*** EXTRACT
Thirdly, the movie and newsreel are both adept at characterization, even if one uses its skill to destroy the character – and they both use the same visual device. The opening shot introduces Adriana in a slow pan from her feet to her head, and throughout the movie she’ll be covered “from head to toe” in accordance with the title, symbolically showing her in full. The newsreel pans in the reverse direction, from her head to her feet, and its intent is also reversed – it concludes with ridicule, zooming in on a hole in her stocking. Whereas the newsreel insinuates that she’s a prostitute (she’s in bed “to work”), in the movie she fails precisely because she won’t prostitute herself (she won’t go with Roberto).
******
* _TASK SET_
a - Translate this sentence from the passage into Spanish: "The newsreel pans in the reverse direction, from her head to her feet, and its intent is also reversed – it concludes with ridicule, zooming in on a hole in her stocking."
b - According to the passage, what does the newsreel zoom in on at its conclusion?
c - Reproduce the text of the passage starting at "Thirdly, the movie" and ending at "go with Roberto).".
*** DATASET RECORDS
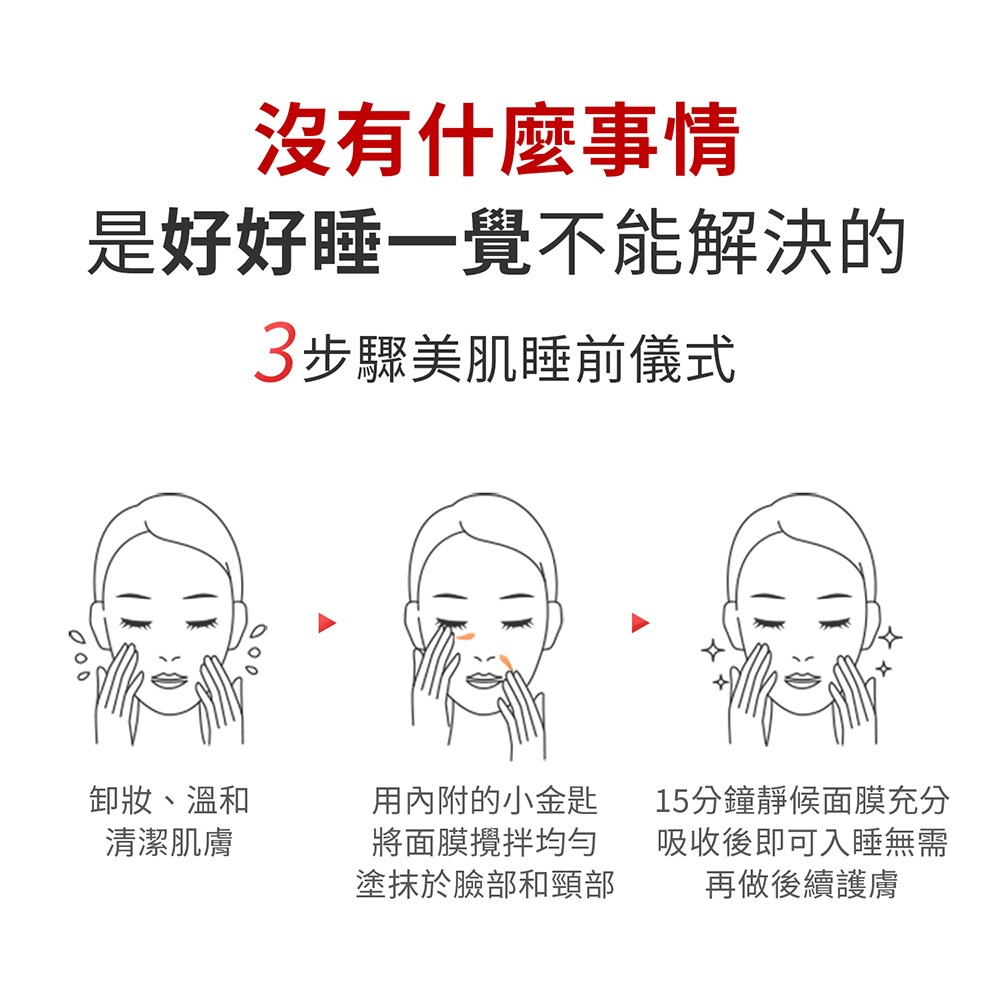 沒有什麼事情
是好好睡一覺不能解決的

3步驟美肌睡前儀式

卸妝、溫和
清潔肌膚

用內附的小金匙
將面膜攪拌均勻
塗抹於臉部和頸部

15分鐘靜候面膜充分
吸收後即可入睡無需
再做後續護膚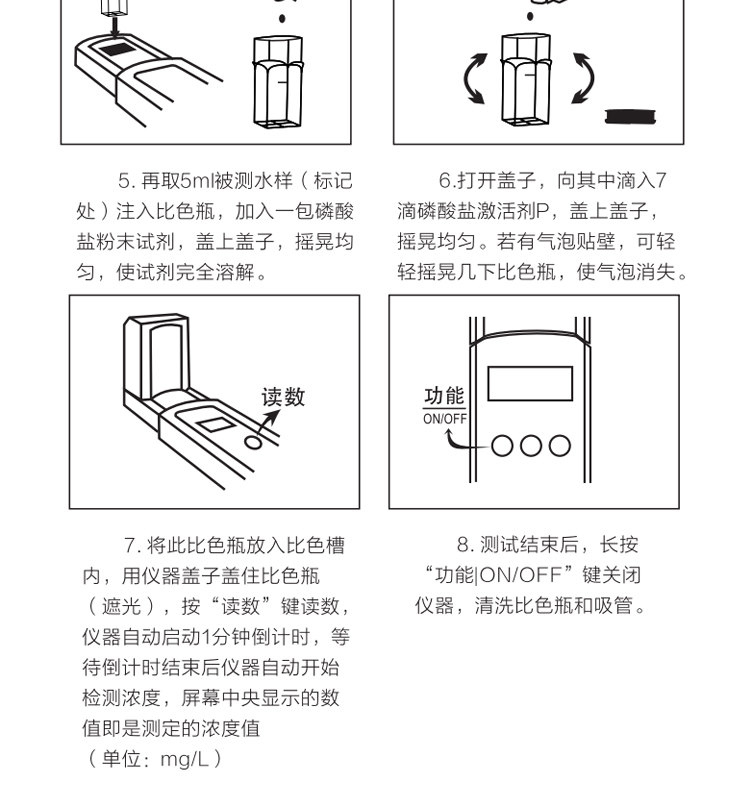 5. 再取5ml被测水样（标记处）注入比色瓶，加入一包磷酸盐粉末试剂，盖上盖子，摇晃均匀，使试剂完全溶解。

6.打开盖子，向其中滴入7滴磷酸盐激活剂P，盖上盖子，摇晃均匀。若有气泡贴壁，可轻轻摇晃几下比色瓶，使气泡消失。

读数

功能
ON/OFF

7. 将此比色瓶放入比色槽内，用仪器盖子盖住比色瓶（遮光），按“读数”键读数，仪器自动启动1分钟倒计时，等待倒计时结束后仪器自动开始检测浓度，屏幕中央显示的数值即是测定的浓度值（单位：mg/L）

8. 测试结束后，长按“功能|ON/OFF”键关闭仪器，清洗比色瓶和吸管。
******
*** DATASET RECORDS
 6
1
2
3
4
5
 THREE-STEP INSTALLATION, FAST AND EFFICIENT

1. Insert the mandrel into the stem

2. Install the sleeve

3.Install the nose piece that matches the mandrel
******
*** DATASET RECORDS
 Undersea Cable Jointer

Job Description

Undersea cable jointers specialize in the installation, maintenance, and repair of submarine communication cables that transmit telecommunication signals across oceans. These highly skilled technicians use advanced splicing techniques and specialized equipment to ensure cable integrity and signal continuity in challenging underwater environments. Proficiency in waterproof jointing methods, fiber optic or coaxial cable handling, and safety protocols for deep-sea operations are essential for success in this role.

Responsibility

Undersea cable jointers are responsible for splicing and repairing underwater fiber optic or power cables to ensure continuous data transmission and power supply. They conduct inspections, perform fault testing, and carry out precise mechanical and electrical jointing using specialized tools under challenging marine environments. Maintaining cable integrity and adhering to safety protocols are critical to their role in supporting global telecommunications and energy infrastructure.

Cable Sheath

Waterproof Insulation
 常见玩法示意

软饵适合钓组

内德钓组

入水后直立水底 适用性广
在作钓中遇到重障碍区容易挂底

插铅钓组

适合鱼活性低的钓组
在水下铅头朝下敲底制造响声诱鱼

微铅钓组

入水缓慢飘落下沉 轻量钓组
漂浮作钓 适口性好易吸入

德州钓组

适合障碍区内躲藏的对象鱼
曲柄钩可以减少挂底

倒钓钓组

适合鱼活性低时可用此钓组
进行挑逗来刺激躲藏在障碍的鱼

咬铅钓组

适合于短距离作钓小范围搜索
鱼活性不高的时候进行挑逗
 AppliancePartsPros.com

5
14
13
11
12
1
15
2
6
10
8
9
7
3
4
******
* _RESULTS IN ORDER_
a - El noticiario hace una panorámica en sentido inverso, de la cabeza a los pies, y su intención también se invierte: concluye con burla, acercándose con el zoom a un agujero en su media.

b - A hole in Adriana's stocking.

c -
Thirdly, the movie and newsreel are both adept at characterization, even if one uses its skill to destroy the character – and they both use the same visual device. The opening shot introduces Adriana in a slow pan from her feet to her head, and throughout the movie she’ll be covered “from head to toe” in accordance with the title, symbolically showing her in full. The newsreel pans in the reverse direction, from her head to her feet, and its intent is also reversed – it concludes with ridicule, zooming in on a hole in her stocking. Whereas the newsreel insinuates that she’s a prostitute (she’s in bed “to work”), in the movie she fails precisely because she won’t prostitute herself (she won’t go with Roberto).